Renowned tightrope-walker Nikolas Wallenda shocked onlookers as he stumbled and seemed nearly to fall while completing a walk above Baltimore's Inner Harbor.

Wallenda, 33, is a member of the Wallenda family, a high wire-walking dynasty that dates back to Germany in the early 1900s. Using no safety net, Wallenda completed the 300-foot journey while 100 feet in the air, but gave fans a startle when he wobbled close to the end.

While confidently but carefully moving through the walk, Wallenda placed his left foot on the wire, but seemed to slip ever so slightly, and then caught himself on a shin as he almost fell but then recovered.
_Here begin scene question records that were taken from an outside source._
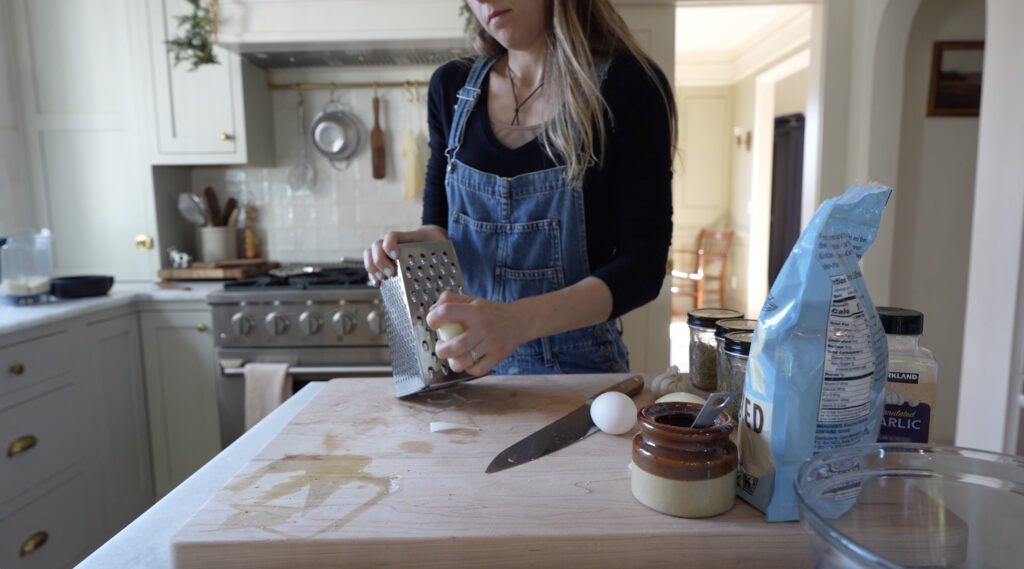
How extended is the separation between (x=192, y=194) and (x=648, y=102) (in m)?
2.10

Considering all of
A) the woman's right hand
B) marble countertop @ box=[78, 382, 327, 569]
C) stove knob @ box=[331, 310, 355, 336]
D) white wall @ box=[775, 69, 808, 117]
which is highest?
white wall @ box=[775, 69, 808, 117]

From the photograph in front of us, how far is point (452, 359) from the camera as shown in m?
0.71

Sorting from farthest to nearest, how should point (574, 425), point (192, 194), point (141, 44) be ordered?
point (192, 194) → point (141, 44) → point (574, 425)

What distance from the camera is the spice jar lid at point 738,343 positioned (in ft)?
1.90

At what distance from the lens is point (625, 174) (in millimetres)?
912

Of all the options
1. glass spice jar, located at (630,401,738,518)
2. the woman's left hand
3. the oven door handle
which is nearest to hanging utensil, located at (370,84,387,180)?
the oven door handle

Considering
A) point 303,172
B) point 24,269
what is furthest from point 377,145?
point 24,269

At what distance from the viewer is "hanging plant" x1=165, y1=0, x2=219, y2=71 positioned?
2033mm

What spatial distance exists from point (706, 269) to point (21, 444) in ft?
17.2

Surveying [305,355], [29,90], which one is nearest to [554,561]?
[305,355]

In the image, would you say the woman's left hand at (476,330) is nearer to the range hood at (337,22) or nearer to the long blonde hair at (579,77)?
the long blonde hair at (579,77)

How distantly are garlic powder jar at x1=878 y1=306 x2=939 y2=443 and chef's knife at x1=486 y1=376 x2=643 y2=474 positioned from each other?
300mm

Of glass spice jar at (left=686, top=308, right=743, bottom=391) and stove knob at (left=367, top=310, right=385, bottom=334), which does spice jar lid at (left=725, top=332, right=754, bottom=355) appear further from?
→ stove knob at (left=367, top=310, right=385, bottom=334)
Screams and gasps could be heard from the crowd below as he made the apparent error.

The nail-biting and utterly silent final moments of his walk end with an uproar of applause, and once he is safe, Wallenda responds to the crowd with a self-assured cheer.

"I made it … My heart jumped into my throat," Wallenda said later of the slip.
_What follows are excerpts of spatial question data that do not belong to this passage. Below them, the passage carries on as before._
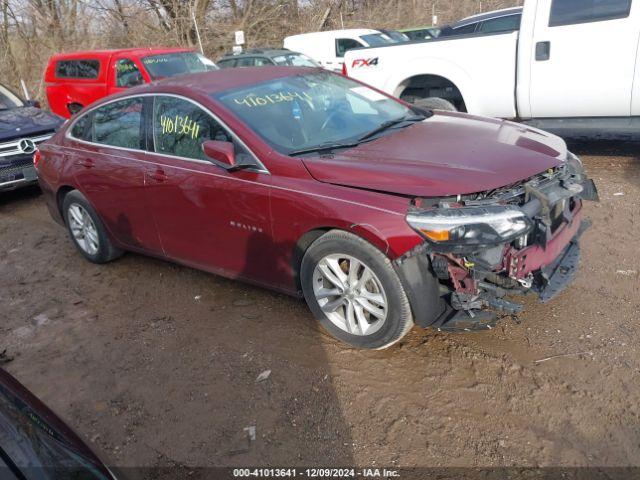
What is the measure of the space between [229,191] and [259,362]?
1145 mm

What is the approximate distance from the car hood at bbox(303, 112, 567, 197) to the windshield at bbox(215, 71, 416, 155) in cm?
28

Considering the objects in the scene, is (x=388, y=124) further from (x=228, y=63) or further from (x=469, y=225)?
(x=228, y=63)

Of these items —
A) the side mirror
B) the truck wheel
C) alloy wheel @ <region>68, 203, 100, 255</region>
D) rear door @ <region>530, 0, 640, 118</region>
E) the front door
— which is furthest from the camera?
the truck wheel

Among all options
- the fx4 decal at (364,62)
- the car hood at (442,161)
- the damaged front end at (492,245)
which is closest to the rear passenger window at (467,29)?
the fx4 decal at (364,62)

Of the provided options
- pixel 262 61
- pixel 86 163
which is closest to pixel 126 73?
pixel 262 61

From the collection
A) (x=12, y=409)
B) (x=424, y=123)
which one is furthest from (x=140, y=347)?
(x=424, y=123)

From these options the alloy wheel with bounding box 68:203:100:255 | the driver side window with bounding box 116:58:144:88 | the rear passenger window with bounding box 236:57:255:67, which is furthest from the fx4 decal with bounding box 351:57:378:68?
the rear passenger window with bounding box 236:57:255:67

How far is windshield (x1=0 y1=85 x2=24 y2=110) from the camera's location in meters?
8.43

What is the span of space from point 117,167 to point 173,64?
689 centimetres

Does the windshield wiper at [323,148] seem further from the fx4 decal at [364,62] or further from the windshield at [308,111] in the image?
the fx4 decal at [364,62]

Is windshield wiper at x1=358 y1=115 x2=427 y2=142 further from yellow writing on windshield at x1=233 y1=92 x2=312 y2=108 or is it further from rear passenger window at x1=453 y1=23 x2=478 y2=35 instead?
rear passenger window at x1=453 y1=23 x2=478 y2=35

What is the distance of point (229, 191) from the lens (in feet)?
12.2

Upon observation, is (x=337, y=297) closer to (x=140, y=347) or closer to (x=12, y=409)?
(x=140, y=347)

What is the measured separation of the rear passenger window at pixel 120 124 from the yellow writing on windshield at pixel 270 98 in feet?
3.20
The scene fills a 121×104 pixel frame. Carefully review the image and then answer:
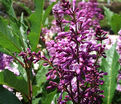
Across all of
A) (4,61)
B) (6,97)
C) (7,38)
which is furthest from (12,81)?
(4,61)

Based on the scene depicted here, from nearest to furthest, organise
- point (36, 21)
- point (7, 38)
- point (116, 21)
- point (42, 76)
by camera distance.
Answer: point (7, 38)
point (36, 21)
point (42, 76)
point (116, 21)

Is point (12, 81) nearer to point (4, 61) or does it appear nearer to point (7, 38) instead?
point (7, 38)

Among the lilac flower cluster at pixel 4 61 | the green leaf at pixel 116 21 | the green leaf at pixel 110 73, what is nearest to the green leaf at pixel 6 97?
the lilac flower cluster at pixel 4 61

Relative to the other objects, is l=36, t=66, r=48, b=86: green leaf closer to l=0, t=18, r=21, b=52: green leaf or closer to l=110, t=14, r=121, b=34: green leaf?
l=0, t=18, r=21, b=52: green leaf

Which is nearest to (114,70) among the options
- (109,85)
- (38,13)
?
(109,85)

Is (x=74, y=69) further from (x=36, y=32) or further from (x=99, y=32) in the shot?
(x=36, y=32)
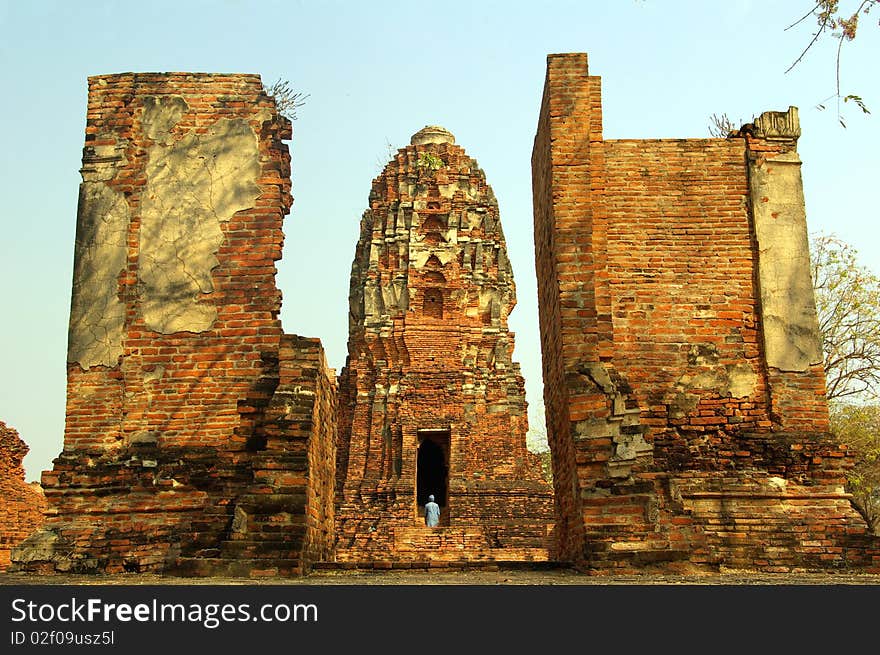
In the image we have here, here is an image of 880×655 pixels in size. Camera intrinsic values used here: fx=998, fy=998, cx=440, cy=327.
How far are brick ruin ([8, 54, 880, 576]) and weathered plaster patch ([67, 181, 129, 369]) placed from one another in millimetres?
19

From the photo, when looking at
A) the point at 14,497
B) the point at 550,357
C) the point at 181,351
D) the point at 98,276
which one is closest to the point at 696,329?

Wallenda, who did the walk in Baltimore as a stunt to mark the opening of a Ripley's Believe It or Not museum, plans to be the first person in more than a century to walk a tightrope over Niagara Fall, a feat he is set to attempt this summer.

The Flying Wallendas are a generations-old circus and daredevil stunt performing family.  Dating back to Karl Wallenda, who was born in Magdeburg, Germany after the turn of the 20th century, the family toured Europe throughout the 1900s.

Nikolas, who is Karl Wallenda's great-grandson, was following in his footsteps, as his great-granddad performed a similar high-wire walk in 1973, five years before he died from a 10-story fall at the Condado Plaza Hotel in San Juan, Puerto Rico.